Par ailleurs, la commission consultative, dans son dernier rapport, s'est exonérée de plusieurs obligations législatives :

- elle n'a pas traité l'aspect le plus intéressant de sa mission : l'évaluation du coût pour les collectivités des charges transférées qui ne correspondent pas à l'exercice de compétences transférées ;

- elle n'a pas établi l'annexe relative à la participation des collectivités locales à des opérations de la compétence de l'Etat et des concours de l'Etat à des programmes intéressant les collectivités locales ;

- elle ne s'est pas acquittée de sa nouvelle obligation résultant des dispositions de l'article L. 1614-5-1 du code général des collectivités territoriales et, de ce fait, n'a pas évoqué l'allocation personnalisée d'autonomie.

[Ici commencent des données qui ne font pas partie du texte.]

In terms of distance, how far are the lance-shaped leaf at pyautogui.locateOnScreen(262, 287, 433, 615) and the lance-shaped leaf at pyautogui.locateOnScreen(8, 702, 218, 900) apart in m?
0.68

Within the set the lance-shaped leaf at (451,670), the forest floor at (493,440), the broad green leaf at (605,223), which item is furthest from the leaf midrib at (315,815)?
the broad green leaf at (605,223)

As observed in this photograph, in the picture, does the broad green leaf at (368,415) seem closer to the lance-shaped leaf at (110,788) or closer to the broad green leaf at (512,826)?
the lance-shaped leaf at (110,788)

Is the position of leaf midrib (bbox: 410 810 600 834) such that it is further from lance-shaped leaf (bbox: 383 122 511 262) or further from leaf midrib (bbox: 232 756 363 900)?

En recoupant différents tableaux contenus dans le dernier rapport de la commission, votre rapporteur a établi le graphique suivant, qui retrace l'évolution des dépenses consacrées par les conseils généraux et les conseils régionaux à l'exercice des compétences transférées et l'évolution des transferts financiers de l'Etat destinés à couvrir le coût de ces compétences :

Chiffres : rapport 2001 de la commission consultative sur l'évaluation des charges

La conclusion à tirer de ce graphique n'est pas que l'Etat devrait compenser intégralement le coût de l'exercice des compétences transférées, car l'Etat ne doit pas compenser des dépenses dont il ne fixe pas le montant (tout comme il ne devrait pas décider de dépenses dont il n'assume pas le coût financier). En revanche, il ressort de ce graphique que, d'une part, l'Etat n'exerçait vraisemblablement pas de manière satisfaisante les compétences avant leur transfert car sinon les collectivités locales n'auraient pas eu à accroître leurs dépenses dans des proportions aussi importantes et, d'autre part, qu'un mécanisme de réévaluation périodique du coût, et donc de la compensation, des compétences transférées serait particulièrement opportun.